Best thing with Azure as far as I can tell is they automatically disable your account at the end of the trial period - they don't even try and bill you. Apparently they got a lot of flack in days past about that, so they've opted to default their trial to a $0 spending limit - so you'll never have to pay a penny if you don't want to.

They run Ubuntu 13.xx as well, but I've had compile errors with 13.04 and I love mstsc.

95
BitShares PTS / Re: [ANN] ptsweb.beeeeer.org - Protoshares mining sub-pool
« on: December 07, 2013, 07:34:45 pm »
EDIT: Nevermind. Reopened the wallet client.

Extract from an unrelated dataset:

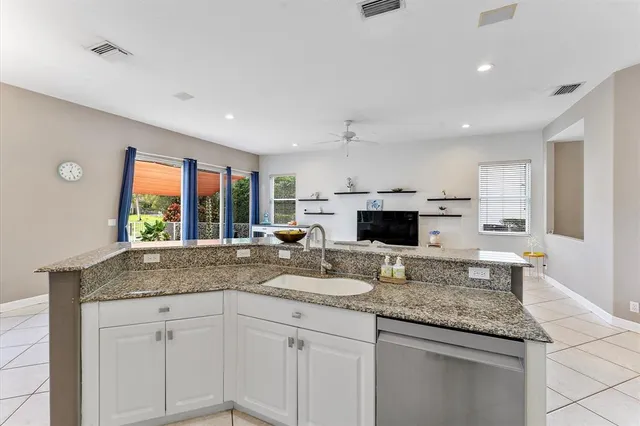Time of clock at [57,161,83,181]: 12:24
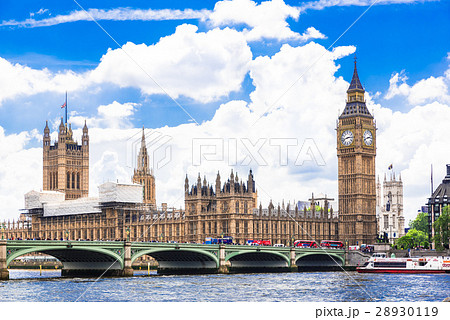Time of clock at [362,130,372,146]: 2:41
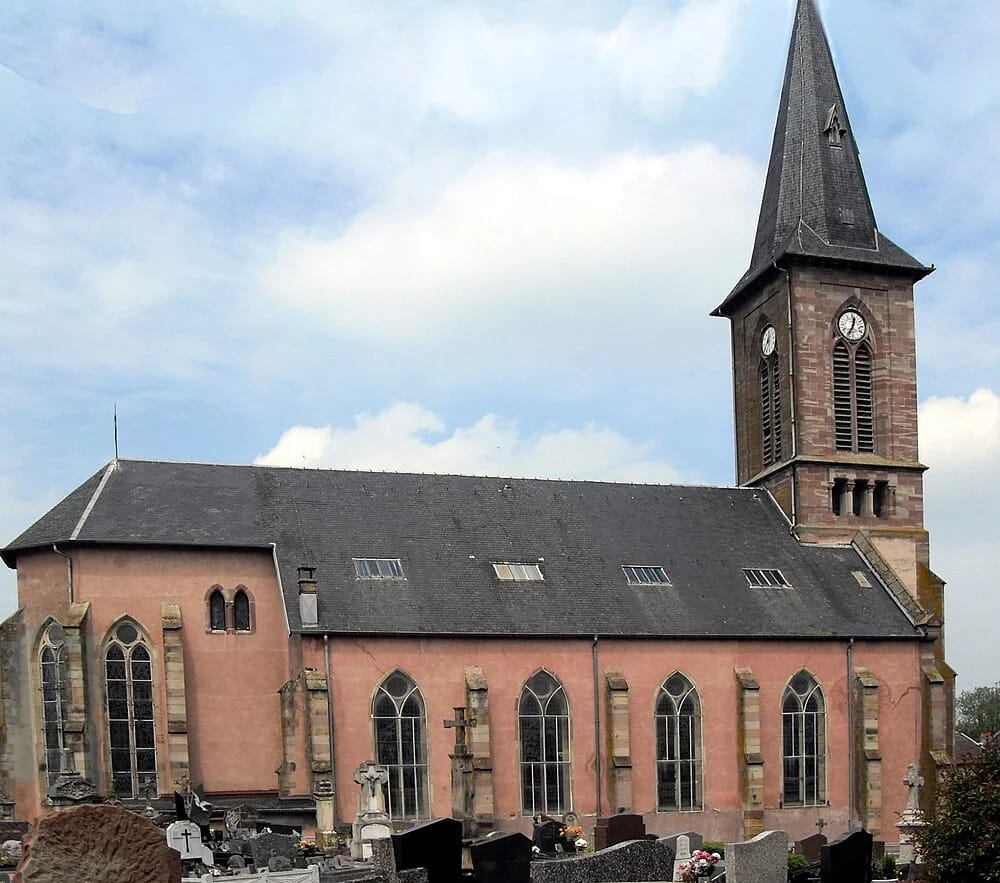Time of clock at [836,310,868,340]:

Turns out the block chain wasn't updating at all. :\ The transaction is there. :D Thanks again!

I'm also having this issue.  Eventually the wallet client stops updating even though it still says its connected.  Nothing updates, but everything looks fine and says that's it's connected to the network, until I restart it and find that I'm X number of hours behind.  Then I see my recent payouts.  Trying to figure out what's going on.

Probably because a lot of the time there aren't any nodes with incoming connections to connect to?...  I had a friend that had the same problem, not getting blockchain to update, just told him to addnode 5.9.24.81. 

It's at 135/500 connections right now.  I have it set for only 20 outbound connections.. but when it does lose one, it still takes up to a hundred or two tries on average to find a new node to connect to.
Thanks for this - been trying to find a way to get the wallet to play nice all day. Where did you get that node IP from?